Ma ve li ricordate voi i mandarini, un tempo? Le bucce spesse, rugose, abbondanti, che il frutto quasi ci ballava dentro, come le tette della Gina dentro il reggiseno. Ci passavi i polpastrelli, sulle bucce neh, mica sulle.., poi le incidevi con l’unghia del pollice, tiravi e tac spogliavi il mandarino (con le tette della Gina non era così facile, ma dopo, crispa che bello). E la buccia la mettevi sui cerchi della stufa a profumare la casa, durava ore prima di abbrustolire e fare quell’odore un po’ più amaro, che era il momento più bello per noi bambini, un grande apriva lo sportello che a noi era proibito, le buttava tra le braci e le bucce scoppiettavano facevano scintille e fiammate violente e noi lì a battere le mani. 
Le bucce di adesso sono sottili come carta e lisce e tese, senti che gli spicchi dentro premono come i seni gonfi della televisione, quelli delle veline, delle letterine, delle cretine, seni lucidi e pompati, pura plastica, bucce e tette. Tutta roba finta, buona solo per gli occhi degli allocchi, scusate il bistis di parole. ‘Ste bucce qui, come non bastasse il seno finto, fatichi a staccarle dal frutto, devi pelare il mandarino col coltello, s’è mai visto dico io il coltello per il mandarino che ci sono sempre state le unghie? 
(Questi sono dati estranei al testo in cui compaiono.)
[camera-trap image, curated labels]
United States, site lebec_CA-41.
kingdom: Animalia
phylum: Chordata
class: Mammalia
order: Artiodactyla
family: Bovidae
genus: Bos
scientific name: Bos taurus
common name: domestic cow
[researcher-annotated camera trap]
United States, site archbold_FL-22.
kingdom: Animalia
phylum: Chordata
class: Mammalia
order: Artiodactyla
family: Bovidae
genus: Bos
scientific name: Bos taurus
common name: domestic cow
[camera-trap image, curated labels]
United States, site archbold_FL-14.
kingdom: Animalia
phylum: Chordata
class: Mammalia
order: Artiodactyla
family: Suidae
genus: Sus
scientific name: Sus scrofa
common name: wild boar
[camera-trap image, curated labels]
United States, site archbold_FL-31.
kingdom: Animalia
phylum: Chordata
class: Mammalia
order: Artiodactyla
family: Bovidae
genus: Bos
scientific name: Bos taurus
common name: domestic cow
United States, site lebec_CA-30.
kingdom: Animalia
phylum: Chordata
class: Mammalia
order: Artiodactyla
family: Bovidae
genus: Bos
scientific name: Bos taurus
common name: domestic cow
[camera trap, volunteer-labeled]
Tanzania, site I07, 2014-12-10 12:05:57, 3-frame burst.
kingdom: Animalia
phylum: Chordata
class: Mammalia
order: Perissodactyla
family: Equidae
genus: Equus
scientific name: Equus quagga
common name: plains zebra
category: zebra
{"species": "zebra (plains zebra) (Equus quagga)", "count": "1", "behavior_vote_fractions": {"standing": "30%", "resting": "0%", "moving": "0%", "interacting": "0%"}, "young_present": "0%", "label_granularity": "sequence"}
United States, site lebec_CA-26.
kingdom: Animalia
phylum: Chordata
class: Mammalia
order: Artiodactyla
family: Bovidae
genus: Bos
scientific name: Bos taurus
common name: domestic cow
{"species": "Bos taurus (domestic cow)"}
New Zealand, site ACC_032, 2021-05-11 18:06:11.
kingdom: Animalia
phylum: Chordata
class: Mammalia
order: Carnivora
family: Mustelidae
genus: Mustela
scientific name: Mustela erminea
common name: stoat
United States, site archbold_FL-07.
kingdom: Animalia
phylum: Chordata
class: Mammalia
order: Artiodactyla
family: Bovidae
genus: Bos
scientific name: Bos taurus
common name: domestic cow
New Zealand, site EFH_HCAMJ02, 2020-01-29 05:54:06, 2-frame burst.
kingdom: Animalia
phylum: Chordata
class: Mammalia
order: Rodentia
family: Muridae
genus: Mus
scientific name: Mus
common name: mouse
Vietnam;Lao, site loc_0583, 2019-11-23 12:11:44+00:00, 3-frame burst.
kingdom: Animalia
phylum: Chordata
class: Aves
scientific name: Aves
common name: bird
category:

Poi li mangi, mastichi, mastichi e niente, non trovi un seme. Ma caspio, te li ricordi, a tavola, quei semi grossi come noci che sputavi in faccia a tuo fratello, finchè uno scappellotto non ristabiliva l’ordine? Ma se non c’hanno i semi come fanno a riprodursi? Ah già, la Doroti! Bella schifezza di laboratorio, che poi ormai la Doroti sarà già anche morta, sparisse con lei tutta ‘sta roba artificiale e tornassero le cose genuine. 
Già, già, borbotto ma poi li compro sempre. E lui, il mascalzone, lo sa, è lì che aspetta che io smoccoli tutta la tiritera tanto per sfogarmi e intanto ride. E prima che glielo dica io, mi domanda, nonno, il solito chilo di clementine?
E io rassegnato faccio sì col capoccione.